A team of researchers from MIT and other institutions has discovered a remarkable cause of performance deterioration in chatbots and found a simple solution that allows persistent, uninterrupted dialogue. This problem occurs when human-AI interaction involves continuous rounds of conversation, which can overburden the large language machine-learning models that power chatbots like ChatGPT.
The researchers have addressed the issue by tweaking the key-value cache (memory of the conversation) inherent in many large language models. Ordinarily, when the cache must hold more information than its capacity allows, the earliest data gets removed, potentially causing the model to fail. By ensuring that the initial data points stay in memory, the researchers have devised a way for a chatbot to sustain prolonged conversations.
The new method is known as StreamingLLM and allows a model to remain efficient, even if a conversation exceeds 4 million words. In comparison with another conventional method designed to avoid system crashes, StreamingLLM works over 22 times faster, facilitating long dialogues without necessitating constant system reboots. This improved performance can be utilized in AI assistants for tasks such as copywriting, editing, or coding.
Large language models encode data, such as words users type, into representations known as tokens. These models use an attention mechanism that leverages these tokens to generate new text. However, when the memory, termed KV Cache, grows too large, it slows down computation and performs poorly when more tokens are required than the cache can accommodate.
In attempting to solve these problems, researchers conventionally employ a sliding cache that removes outdated tokens to add new ones. However, a sudden drop in performance often occurs once the first token is removed, leading to a rapid decrease in the quality of newly generated words.
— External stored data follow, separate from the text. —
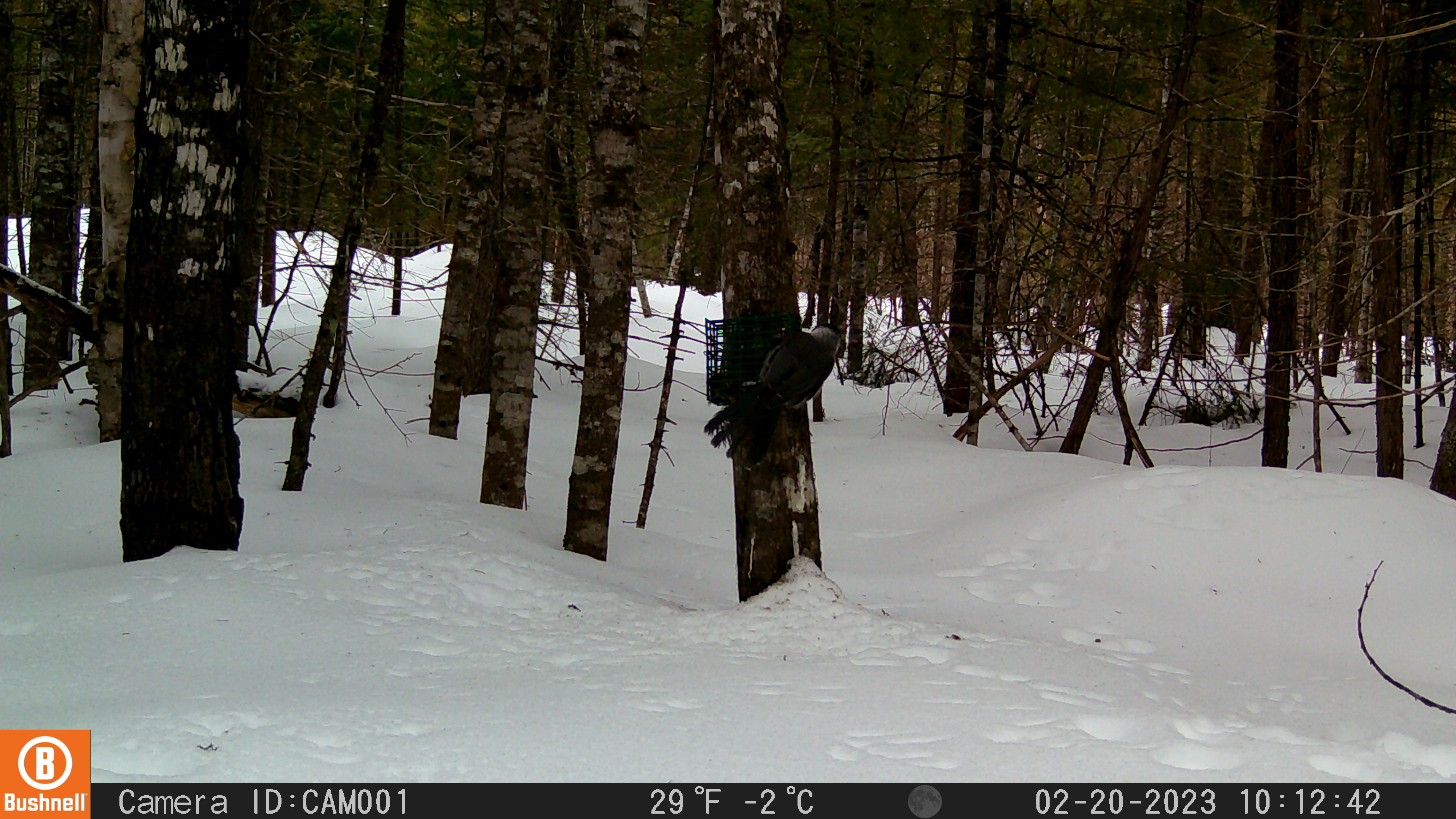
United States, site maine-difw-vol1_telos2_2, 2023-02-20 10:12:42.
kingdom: Animalia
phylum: Chordata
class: Aves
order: Passeriformes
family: Corvidae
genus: Perisoreus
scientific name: Perisoreus canadensis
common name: canada jay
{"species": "canada jay (Perisoreus canadensis)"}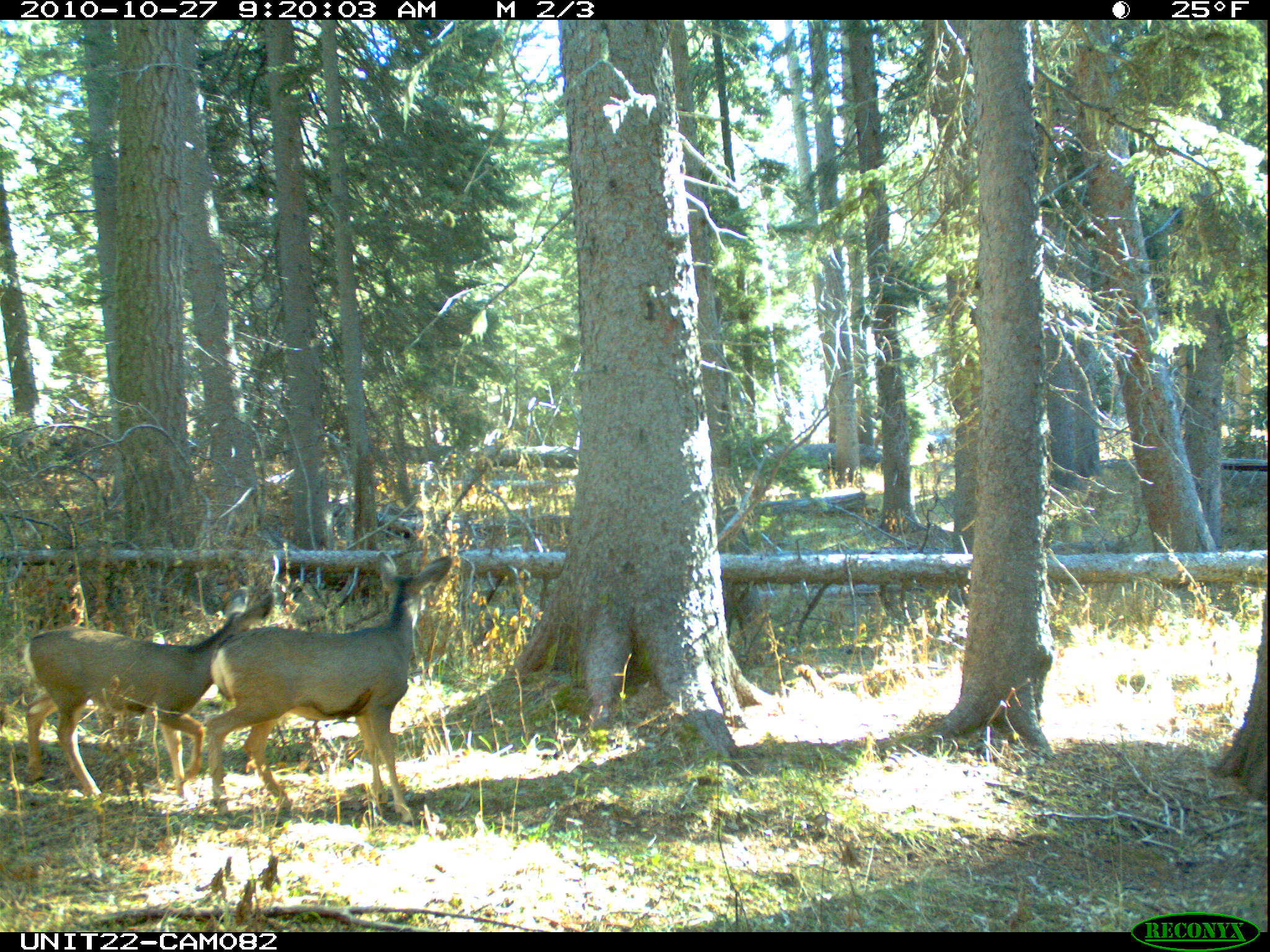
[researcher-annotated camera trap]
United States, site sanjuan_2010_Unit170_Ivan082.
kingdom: Animalia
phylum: Chordata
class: Mammalia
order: Artiodactyla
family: Cervidae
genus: Odocoileus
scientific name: Odocoileus hemionus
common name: mule deer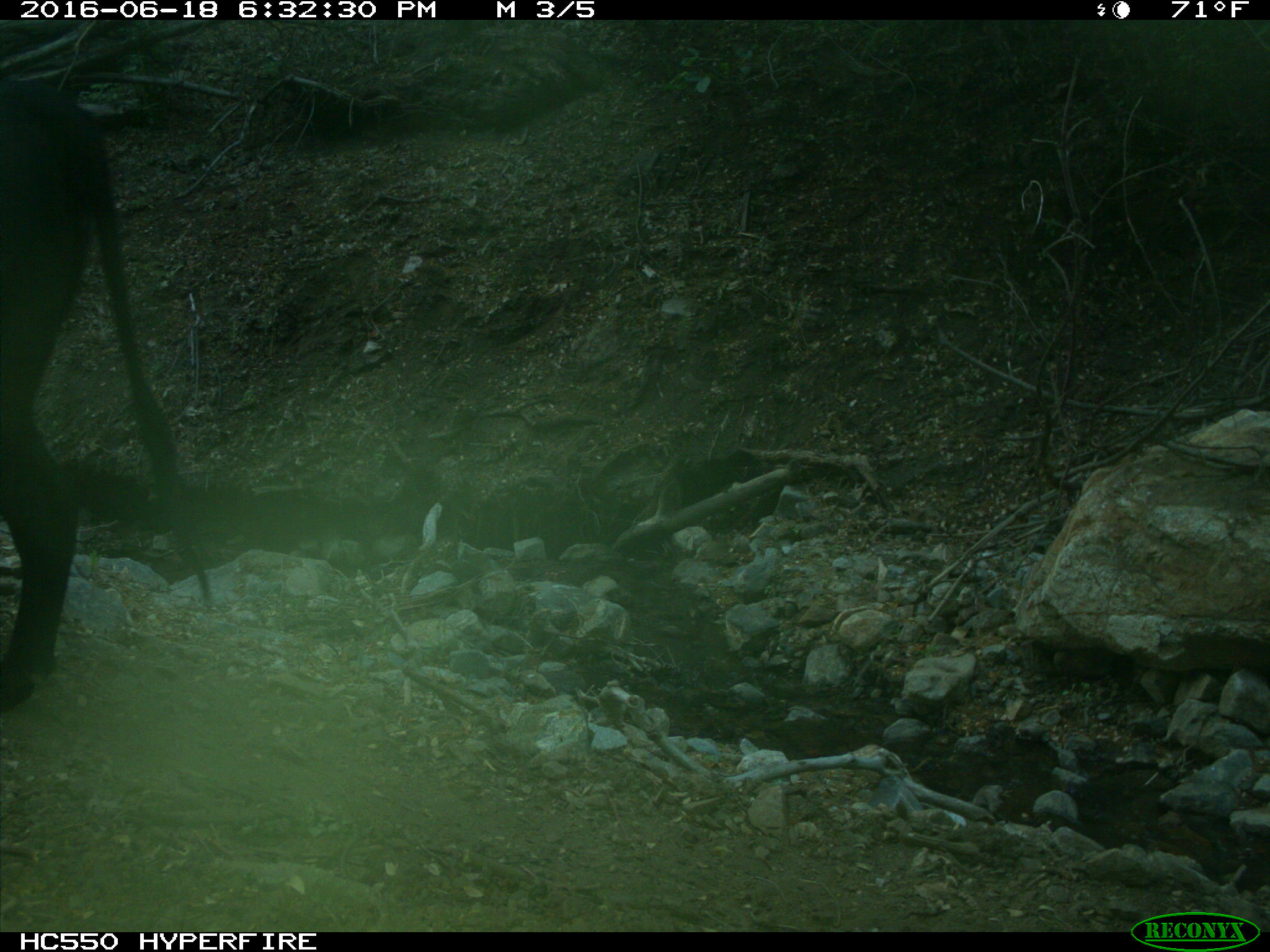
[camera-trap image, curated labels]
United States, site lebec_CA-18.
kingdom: Animalia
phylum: Chordata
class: Mammalia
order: Artiodactyla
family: Bovidae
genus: Bos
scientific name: Bos taurus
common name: domestic cow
Bos taurus (domestic cow).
Through the new study, the researchers found that preserving the first token in the sliding cache allows the model to maintain its performance even when the cache size is exceeded. This unexpected realization led the researchers to further explore and uncover the phenomenon behind it: the existence of an “attention sink,” as they named the initial token to which the model assigns any remaining attention score.
In developing StreamingLLM, the team discovered optimal performance when four attention sink tokens were at the start of the sliding cache. They also found that each token’s positional encoding must remain constant, even as new tokens are added and old ones are removed. By incorporating these two findings, the scientists enabled StreamingLLM to maintain uninterrupted conversation and outperform a commonly used method that employs recomputation.
Notably, StreamingLLM has been integrated into NVIDIA’s large language model optimization library, TensorRT-LLM. Although the model cannot remember words not stored in the cache presently, future work will address this restriction by investigating methods to retrieve tokens that have been evicted or enable the model to memorize prior dialogues.